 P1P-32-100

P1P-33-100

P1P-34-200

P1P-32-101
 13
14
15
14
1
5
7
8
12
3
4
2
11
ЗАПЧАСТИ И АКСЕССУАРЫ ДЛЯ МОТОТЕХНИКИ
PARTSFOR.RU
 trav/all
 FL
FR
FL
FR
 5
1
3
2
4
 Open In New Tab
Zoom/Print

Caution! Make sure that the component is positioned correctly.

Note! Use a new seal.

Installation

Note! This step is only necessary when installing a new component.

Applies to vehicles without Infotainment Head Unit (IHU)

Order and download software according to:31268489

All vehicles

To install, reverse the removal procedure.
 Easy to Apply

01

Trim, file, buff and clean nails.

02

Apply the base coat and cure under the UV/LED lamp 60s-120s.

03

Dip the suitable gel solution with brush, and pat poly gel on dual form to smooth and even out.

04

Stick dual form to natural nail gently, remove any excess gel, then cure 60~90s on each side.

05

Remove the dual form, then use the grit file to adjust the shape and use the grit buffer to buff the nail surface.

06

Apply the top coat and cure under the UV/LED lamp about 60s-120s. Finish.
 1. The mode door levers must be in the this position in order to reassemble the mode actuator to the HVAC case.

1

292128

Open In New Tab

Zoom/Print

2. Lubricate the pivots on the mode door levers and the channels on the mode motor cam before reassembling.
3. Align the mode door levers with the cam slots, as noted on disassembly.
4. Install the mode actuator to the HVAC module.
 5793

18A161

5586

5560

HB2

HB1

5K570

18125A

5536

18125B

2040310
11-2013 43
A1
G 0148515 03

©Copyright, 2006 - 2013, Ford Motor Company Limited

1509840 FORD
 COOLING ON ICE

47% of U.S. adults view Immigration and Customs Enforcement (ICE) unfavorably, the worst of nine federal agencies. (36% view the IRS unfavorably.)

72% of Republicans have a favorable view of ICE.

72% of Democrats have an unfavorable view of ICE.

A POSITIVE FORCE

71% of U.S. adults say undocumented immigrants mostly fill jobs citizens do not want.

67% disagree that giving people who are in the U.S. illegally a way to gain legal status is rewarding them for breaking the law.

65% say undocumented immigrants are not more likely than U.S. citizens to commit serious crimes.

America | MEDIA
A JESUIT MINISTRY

> [PROBLEM TO WORK ON]: Please, from the material above, copy only the lines from the line with "47% of U.S." up to and including the line with "A POSITIVE FORCE", exactly as written.

> [EXERCISE ANSWER]:
47% of U.S. adults view Immigration and Customs Enforcement (ICE) unfavorably, the worst of nine federal agencies. (36% view the IRS unfavorably.)

72% of Republicans have a favorable view of ICE.

72% of Democrats have an unfavorable view of ICE.

A POSITIVE FORCE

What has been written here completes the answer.